▶ [Extrait du document]
C'est à la bibliothèque, dans ce silence synthétique consensuel, que je réalise à quel point je tousse, et combien sec, et combien creux.
Suis descendu chez XYZ pour téléphoner tranquille à Fido, où un préposé à la clientèle m'a assuré que selon son ordinateur, mon cellulaire fonctionnait à merveille.
Passé voir Blackburn, liquider quelques bouquins. M'offrait vingt-deux. J'en voulais vingt-quatre et on s'est entendu sur vingt-trois. «Tout ce qui excède vingt, ai-je expliqué, c'est ce que je mange!»
Il riait encore quand je suis sorti.
Annie dresse des listes comminatoires de choses à faire, me diffame à tour de bras et me cocufie avec ses amants imaginaires.

▶ [Données fournies]

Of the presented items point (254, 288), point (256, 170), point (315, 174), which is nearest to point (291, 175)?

▶ [Mise en pratique]
**a.** D'après l'extrait, pourquoi est-ce à la bibliothèque que la personne qui écrit prend conscience de sa toux ? Répondez en une à trois phrases.
**b.** Recopiez, s'il vous plaît, le passage de l'extrait allant de « Suis descendu chez » jusqu'à « ses amants imaginaires. ».
Les données fournies n'ont aucun lien avec l'extrait.

▶ [Réponses par tâche]
**a.** C'est le silence de la bibliothèque, un « silence synthétique consensuel », qui lui fait remarquer à quel point elle tousse. Dans ce calme, elle entend combien sa toux est sèche et creuse.

**b.**
Suis descendu chez XYZ pour téléphoner tranquille à Fido, où un préposé à la clientèle m'a assuré que selon son ordinateur, mon cellulaire fonctionnait à merveille.
Passé voir Blackburn, liquider quelques bouquins. M'offrait vingt-deux. J'en voulais vingt-quatre et on s'est entendu sur vingt-trois. «Tout ce qui excède vingt, ai-je expliqué, c'est ce que je mange!»
Il riait encore quand je suis sorti.
Annie dresse des listes comminatoires de choses à faire, me diffame à tour de bras et me cocufie avec ses amants imaginaires.